Update the records below by replacing every "tiled floor" with "tile flooring", keeping everything else the same.

↓↓↓

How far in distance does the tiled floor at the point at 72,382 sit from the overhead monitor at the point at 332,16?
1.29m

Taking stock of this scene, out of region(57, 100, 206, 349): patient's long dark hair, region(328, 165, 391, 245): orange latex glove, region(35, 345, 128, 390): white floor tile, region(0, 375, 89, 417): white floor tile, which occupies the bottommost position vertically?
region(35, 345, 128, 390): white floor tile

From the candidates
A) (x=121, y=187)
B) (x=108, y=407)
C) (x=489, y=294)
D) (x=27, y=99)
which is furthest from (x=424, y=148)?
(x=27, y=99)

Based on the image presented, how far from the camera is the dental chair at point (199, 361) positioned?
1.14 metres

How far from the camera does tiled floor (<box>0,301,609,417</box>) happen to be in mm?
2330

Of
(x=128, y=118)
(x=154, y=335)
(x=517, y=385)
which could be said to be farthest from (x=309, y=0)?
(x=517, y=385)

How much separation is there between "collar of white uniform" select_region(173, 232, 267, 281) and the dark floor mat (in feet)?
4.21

↑↑↑

▶ **RESULT**
How far in distance does the tile flooring at the point at 72,382 sit from the overhead monitor at the point at 332,16?
1.29m

Taking stock of this scene, out of region(57, 100, 206, 349): patient's long dark hair, region(328, 165, 391, 245): orange latex glove, region(35, 345, 128, 390): white floor tile, region(0, 375, 89, 417): white floor tile, which occupies the bottommost position vertically?
region(35, 345, 128, 390): white floor tile

From the candidates
A) (x=121, y=187)
B) (x=108, y=407)
C) (x=489, y=294)
D) (x=27, y=99)
which is furthest from (x=424, y=148)?
(x=27, y=99)

Based on the image presented, how far from the camera is the dental chair at point (199, 361) positioned?
1.14 metres

How far from the camera does tile flooring (<box>0,301,609,417</box>) happen to be in mm?
2330

Of
(x=128, y=118)
(x=154, y=335)
(x=517, y=385)
which could be said to be farthest from (x=309, y=0)?
(x=517, y=385)

How much separation is there between "collar of white uniform" select_region(173, 232, 267, 281) and the dark floor mat (in feet)?
4.21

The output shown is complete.